To be mature is to stop blaming others

To be mature is to stop blaming others

Do you remember when you were a kid? Childhood is a wonderful time and that's why we often think about it with a little nostalgia.

It represents the time when we discover the world and at the same time where we feel the protection and attention of adults.

During childhood and adolescence, it is our parents who are in charge of taking care of us and protecting us, meeting our needs and, above all, making decisions for us.

That's why growing up is an experience sometimes a bit difficult. What is certain is that as we grow up we lose comfort and security, but we gain something that is priceless: freedom.

As the years go by, we are gradually taking the reins of our own lives. First, we work to support ourselves.

However, there are other areas in which we also need to learn to take responsibility: our emotional ties for example, or our mental health.

That's the way we manage that responsibility that marks the difference between growing up and maturing. Time passes inexorably and we all grow up.

However, how we take responsibility for our emotions will determine our maturity.

Mature is learning to look for solutions rather than guilty

Making decisions involves feeling emotions related to fear, error and uncertainty.

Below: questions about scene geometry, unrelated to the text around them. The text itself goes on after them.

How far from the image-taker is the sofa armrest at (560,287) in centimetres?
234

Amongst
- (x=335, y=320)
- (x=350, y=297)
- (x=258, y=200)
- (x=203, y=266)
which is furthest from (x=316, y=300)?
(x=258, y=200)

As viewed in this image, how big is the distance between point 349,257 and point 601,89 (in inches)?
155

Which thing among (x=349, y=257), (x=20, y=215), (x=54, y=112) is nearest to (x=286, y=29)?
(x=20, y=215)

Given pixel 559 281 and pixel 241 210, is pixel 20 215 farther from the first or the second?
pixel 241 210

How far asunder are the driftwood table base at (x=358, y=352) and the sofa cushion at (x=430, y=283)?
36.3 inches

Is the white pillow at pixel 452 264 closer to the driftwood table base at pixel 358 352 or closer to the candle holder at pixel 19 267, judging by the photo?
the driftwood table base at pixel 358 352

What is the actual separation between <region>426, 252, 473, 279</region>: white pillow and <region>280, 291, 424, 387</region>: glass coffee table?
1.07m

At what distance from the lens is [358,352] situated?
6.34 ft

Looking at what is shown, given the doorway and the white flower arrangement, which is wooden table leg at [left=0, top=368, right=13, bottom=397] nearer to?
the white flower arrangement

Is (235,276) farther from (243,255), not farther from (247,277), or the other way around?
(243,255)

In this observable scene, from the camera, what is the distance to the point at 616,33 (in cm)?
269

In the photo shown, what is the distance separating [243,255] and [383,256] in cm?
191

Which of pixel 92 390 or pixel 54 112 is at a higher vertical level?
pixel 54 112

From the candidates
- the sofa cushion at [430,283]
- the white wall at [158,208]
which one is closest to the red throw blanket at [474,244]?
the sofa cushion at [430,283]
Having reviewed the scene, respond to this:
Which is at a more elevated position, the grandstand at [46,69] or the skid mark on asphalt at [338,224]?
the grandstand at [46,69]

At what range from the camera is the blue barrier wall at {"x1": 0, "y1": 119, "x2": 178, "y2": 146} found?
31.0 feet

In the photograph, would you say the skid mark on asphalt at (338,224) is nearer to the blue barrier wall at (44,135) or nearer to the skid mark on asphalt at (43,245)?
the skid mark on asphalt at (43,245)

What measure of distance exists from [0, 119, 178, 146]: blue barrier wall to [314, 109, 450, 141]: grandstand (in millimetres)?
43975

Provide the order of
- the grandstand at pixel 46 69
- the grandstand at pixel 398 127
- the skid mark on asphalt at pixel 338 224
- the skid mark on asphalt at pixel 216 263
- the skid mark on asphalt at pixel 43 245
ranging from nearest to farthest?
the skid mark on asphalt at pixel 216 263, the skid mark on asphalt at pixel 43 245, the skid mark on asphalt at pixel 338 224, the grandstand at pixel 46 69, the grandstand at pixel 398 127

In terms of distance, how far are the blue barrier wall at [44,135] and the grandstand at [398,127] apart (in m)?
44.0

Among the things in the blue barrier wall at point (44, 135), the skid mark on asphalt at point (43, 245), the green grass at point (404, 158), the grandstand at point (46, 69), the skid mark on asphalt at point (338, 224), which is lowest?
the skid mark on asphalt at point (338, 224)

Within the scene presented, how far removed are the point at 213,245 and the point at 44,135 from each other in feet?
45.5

Thus, we sometimes paralyze and have trouble choosing the path to take.

However, what is certain is that we are all wrong one daybecause making mistakes is part of the learning process.

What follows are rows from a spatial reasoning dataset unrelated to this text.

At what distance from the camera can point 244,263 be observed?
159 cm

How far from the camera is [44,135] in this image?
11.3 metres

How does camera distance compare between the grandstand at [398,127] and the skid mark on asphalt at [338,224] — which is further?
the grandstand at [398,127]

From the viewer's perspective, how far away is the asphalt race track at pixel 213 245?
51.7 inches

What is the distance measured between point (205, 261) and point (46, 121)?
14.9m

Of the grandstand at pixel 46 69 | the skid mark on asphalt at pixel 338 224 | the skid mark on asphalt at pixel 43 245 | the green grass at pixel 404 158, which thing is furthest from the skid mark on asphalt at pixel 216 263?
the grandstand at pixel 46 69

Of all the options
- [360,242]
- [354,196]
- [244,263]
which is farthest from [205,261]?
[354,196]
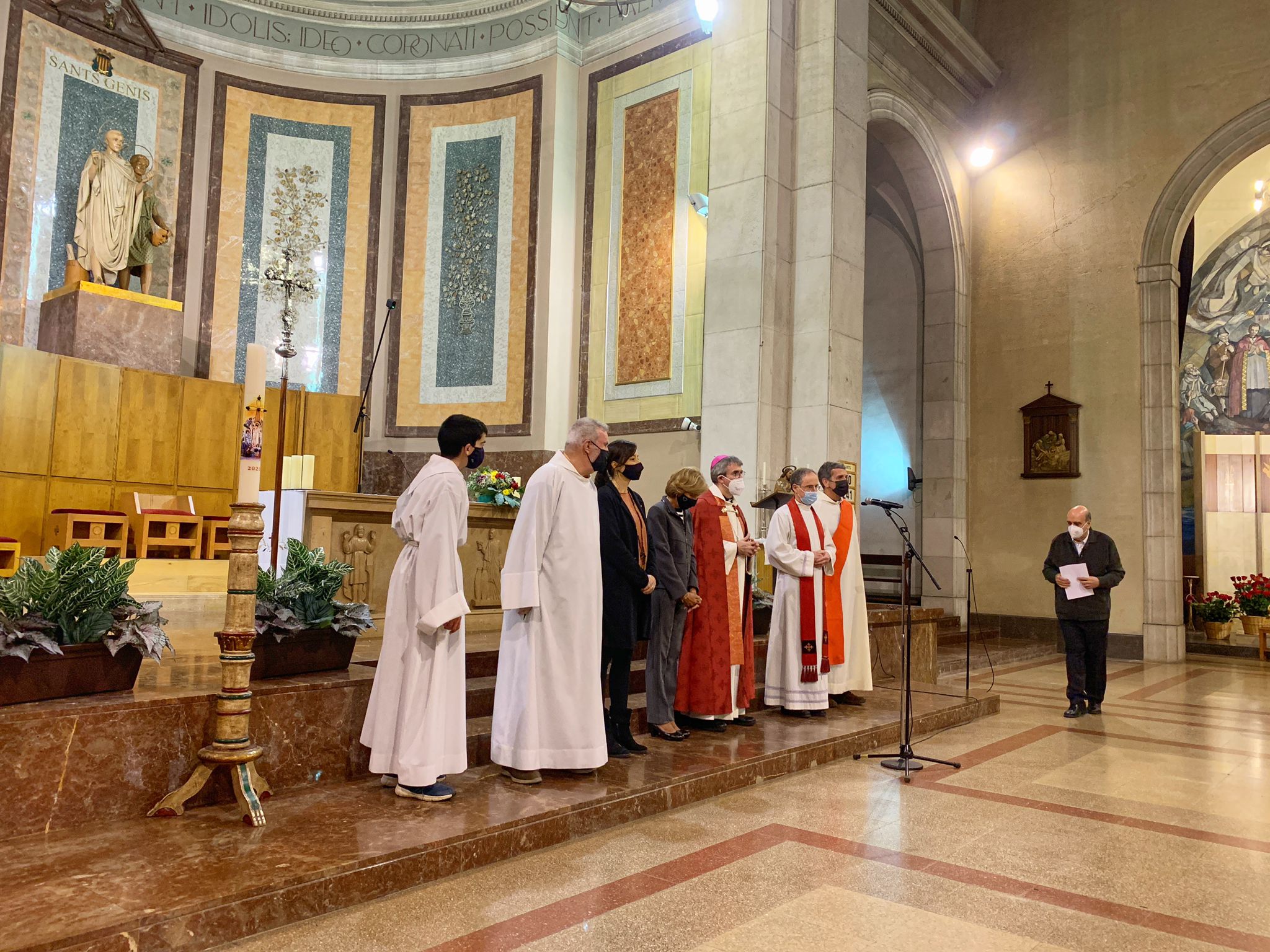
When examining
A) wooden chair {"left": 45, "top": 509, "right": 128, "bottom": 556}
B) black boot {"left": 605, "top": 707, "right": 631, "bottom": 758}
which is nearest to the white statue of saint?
wooden chair {"left": 45, "top": 509, "right": 128, "bottom": 556}

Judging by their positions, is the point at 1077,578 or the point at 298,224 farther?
the point at 298,224

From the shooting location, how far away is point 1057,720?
7.05 metres

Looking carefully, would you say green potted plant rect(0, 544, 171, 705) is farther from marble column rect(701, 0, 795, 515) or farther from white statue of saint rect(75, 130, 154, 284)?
white statue of saint rect(75, 130, 154, 284)

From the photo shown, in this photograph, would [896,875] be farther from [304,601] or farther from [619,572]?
[304,601]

Remember when you learned to add to school? At first, they seemed very complicated and you were often wrong. But with practice, adding up has become child's play.

Assuming that we are wrong implies a complex process of thinking and analyzing facts. That's whyit is sometimes easier to find external reasons that would justify our mistakes.

This is where the fault comes into play. Often, when we have to face obstacles or have a problem, our mind tries to find the culprits.

Thus, even when one bumps into an inanimate object, one reproaches him for being in the middle of the room. Have you ever walked without thinking in the hallway and banging your little toe on a toy that should not be here?

Without thinking, you only listen to your urge and criticize this "damn toy that has nothing to do here".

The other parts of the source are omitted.